• _DATA TO EXAMINE_:
-.-.-
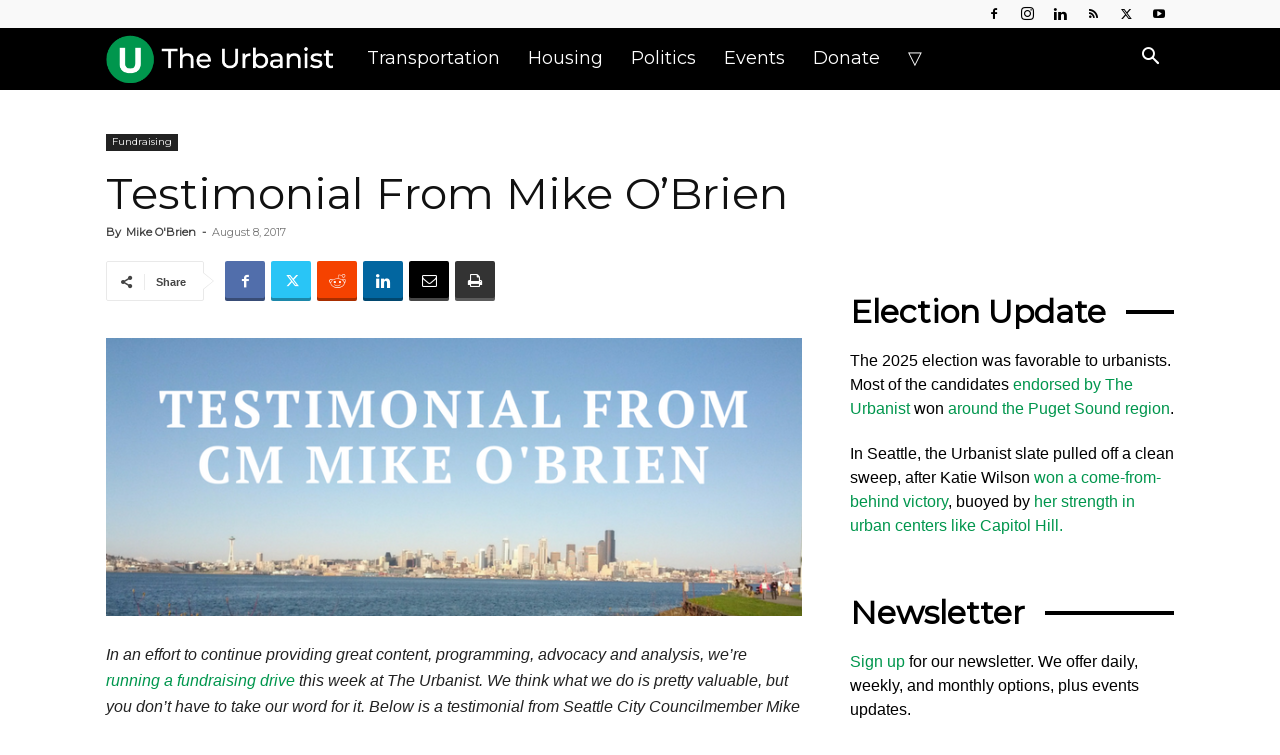

--- FILE ---
content_type: text/html; charset=UTF-8
request_url: https://www.theurbanist.org/wp-admin/admin-ajax.php?td_theme_name=Newspaper&v=12.7.3
body_size: -163
content:
{"43292":178}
-.-.-
• _DIRECTIONS_:
Set out the material once more, exact in every line, with no images.

• _PROBLEM SOLUTION_:
--- FILE ---
content_type: text/html; charset=UTF-8
request_url: https://www.theurbanist.org/wp-admin/admin-ajax.php?td_theme_name=Newspaper&v=12.7.3
body_size: -163
content:
{"43292":178}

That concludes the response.